--- START OF Page excerpt ---

NEW DELHI (AP) — The figures involved in India’s general election are staggering: 900 million voters, 83 million first-time voters, 11 million poll workers, nearly 4 million electronic voting machines, 1 million polling booths and 570 special trains for migrant laborers and security personnel.
Such numbers convey the scale of the world’s biggest democratic exercise. But its smaller numbers that show India’s commitment to reach every voter, no matter how remote.
In India’s six-week marathon election that began this week, the Election Commission has ruled that no voter should have to travel more than 2 kilometers, or just over a mile, from their home to cast a ballot, whether they live on a Himalayan peak or an island in the Bay of Bengal.
The polling booth in Gir Forest National Park in Gujarat is set up for the sole human inhabitant, a Hindu priest who lives among the lions. Polling officials hike for a whole day to reach the remote village of Malogam in Arunachal Pradesh, where just one woman is registered to vote.
Poll workers must be in superb physical condition to cross mountains, rivers, deserts, forests and national parks. The work entails arduous journeys by train, road, helicopter and boat, accompanied by porters who carry the briefcase-sized voting machines, registers, ink and other election paraphernalia on their backs.
In Arunachal Pradesh, a state in India’s northeast that borders Bhutan, China and Myanmar and where voting took place Thursday, most polling stations are located inside dense, Himalayan forest.
Poll workers set off a week before the vote. The first leg of the journey was a three-hour drive from Changlang, a district in the east, to the city of Maio, a tourist destination 100 kilometers (62 miles) away.
From Maio, the next stop was Vijoynagar, some 163 kilometers (101 miles) away, via the Namdapha National Park. No road connects the two towns, and the terrain is subject to frequent flash floods and landslides. Journeys here are measured in days rather than hours.
So, the team reached Vijoynagar by Indian Air Force helicopter. In pre-monsoon time, bad weather can force the pilot to abort several attempts. That’s why a week’s leeway is given to the team. If all else fails, it’s six days to reach Vijoynagar by foot.
From Vijoynagar, the caravan walked the final leg of their odyssey to the polling station of Gandhigram. It is only 12 kilometers (7.5 miles) from Vijoynagar, but the trek takes eight hours, through eerily dark jungles where no sunlight steals through the canopy and under constant threat of an ambush by a herd of elephants.
Majestic gorges were crossed on casually strung, flimsy bamboo suspension bridges that wobble like jelly in strong winds. The team traveled with torches, water filters and emergency lights, and a local guide who knows the jungle.

--- END OF Page excerpt ---

## Tasks and exercises
1. According to the election article, how long does the trip to Vijoynagar take on foot?
2. Quote the lines of the records word for word, starting with the line that contains "Going from furthest" and going through the last line of the records.

--- START OF Data for the task ---

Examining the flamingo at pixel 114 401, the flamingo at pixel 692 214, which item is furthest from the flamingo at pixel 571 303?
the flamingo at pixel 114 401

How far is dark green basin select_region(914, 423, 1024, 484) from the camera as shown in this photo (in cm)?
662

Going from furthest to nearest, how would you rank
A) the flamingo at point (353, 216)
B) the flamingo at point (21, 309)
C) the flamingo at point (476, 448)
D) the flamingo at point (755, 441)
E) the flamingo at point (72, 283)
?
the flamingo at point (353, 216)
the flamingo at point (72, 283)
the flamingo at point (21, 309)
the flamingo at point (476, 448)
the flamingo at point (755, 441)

--- END OF Data for the task ---

## Complete answers
1. Six days.

2.
Going from furthest to nearest, how would you rank
A) the flamingo at point (353, 216)
B) the flamingo at point (21, 309)
C) the flamingo at point (476, 448)
D) the flamingo at point (755, 441)
E) the flamingo at point (72, 283)
?
the flamingo at point (353, 216)
the flamingo at point (72, 283)
the flamingo at point (21, 309)
the flamingo at point (476, 448)
the flamingo at point (755, 441)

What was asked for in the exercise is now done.